M Logo
Michael Lynn
VAI: Voyage AI CLI & RAG Playground

VAI: Voyage AI CLI & RAG Playground

A comprehensive toolkit for building RAG pipelines with Voyage AI embeddings and MongoDB Atlas Vector Search—CLI, web playground, and desktop app.

By Michael Lynn2/19/2026
Share this article:

VAI: Voyage AI CLI & RAG Playground

Command: vai · Repository: github.com/mrlynn/voyageai-cli
VAI (voyageai-cli) is a comprehensive toolkit for building RAG (Retrieval-Augmented Generation) pipelines using Voyage AI embeddings and MongoDB Atlas Vector Search.

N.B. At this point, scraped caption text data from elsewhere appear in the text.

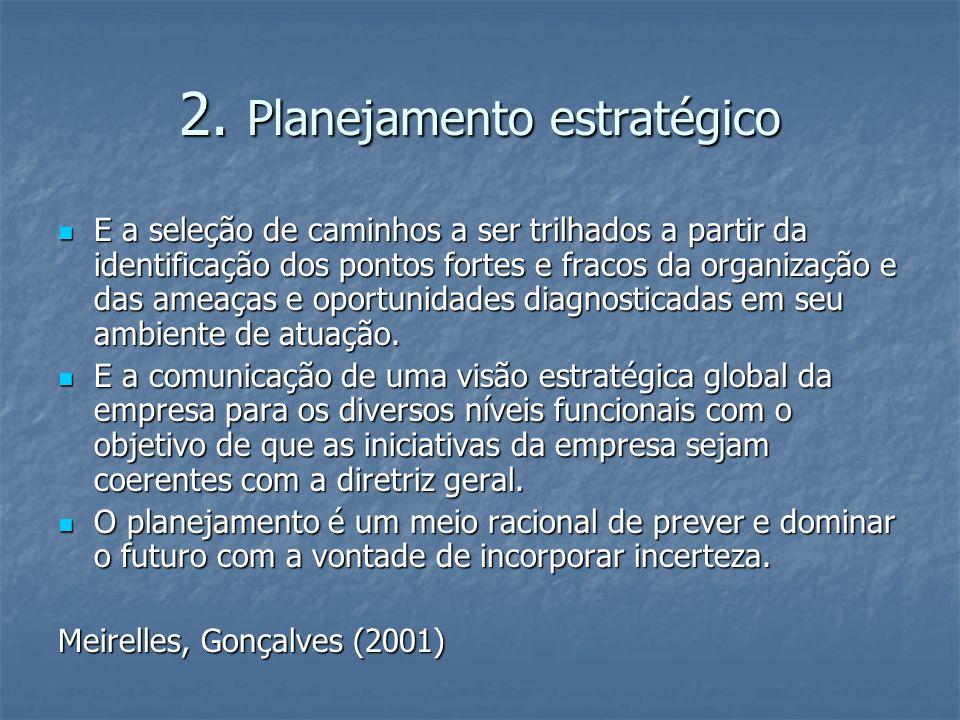2. Planejamento estratégico E a seleção de caminhos a ser trilhados a partir da identificação dos pontos fortes e fracos da organização e das ameaças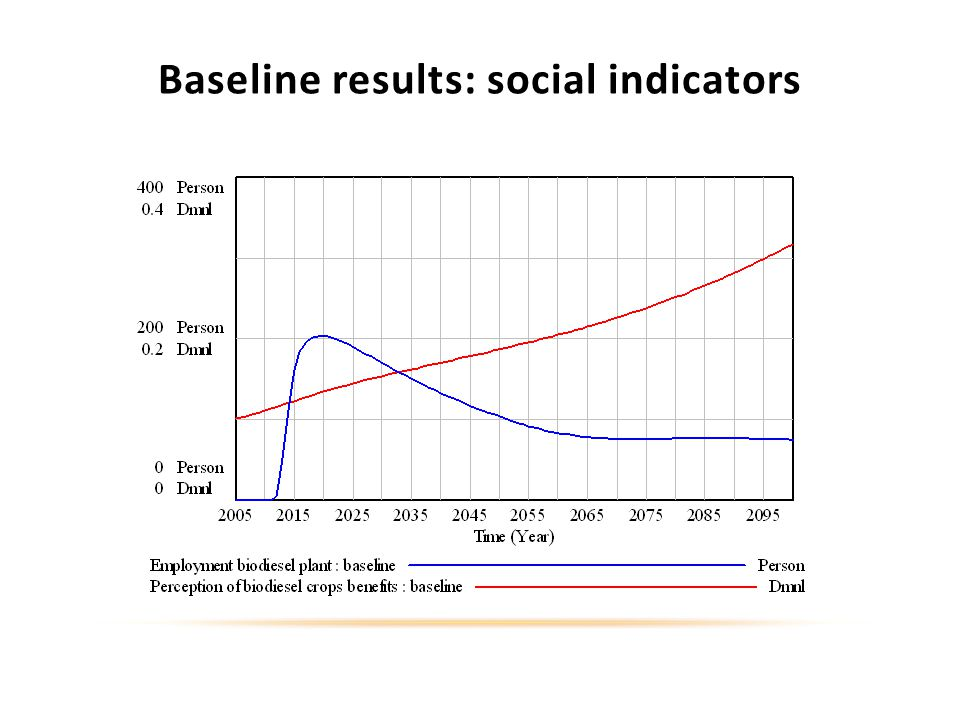 Baseline results: social indicators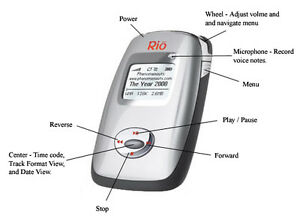 Rio Carbon 5 GB MP3 Player with high quality earbuds etc.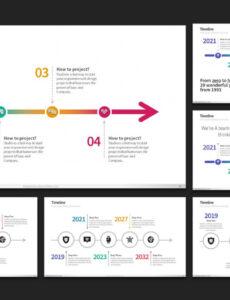 Multi Project Timeline Template Pdf Sample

The tool provides three interfaces: a 22-command CLI for terminal workflows, a browser-based web playground, and a standalone Electron desktop app with OS keychain integration.

Project Overview

As a Principal Developer Advocate at MongoDB, I built VAI to give developers a single, consistent way to go from raw documents to a searchable vector database—and to explore Voyage AI models, chunking strategies, and two-stage retrieval without writing custom scripts. Whether you prefer the CLI, the playground, or the desktop app, the same capabilities are available: chunk → embed → store → query → rerank.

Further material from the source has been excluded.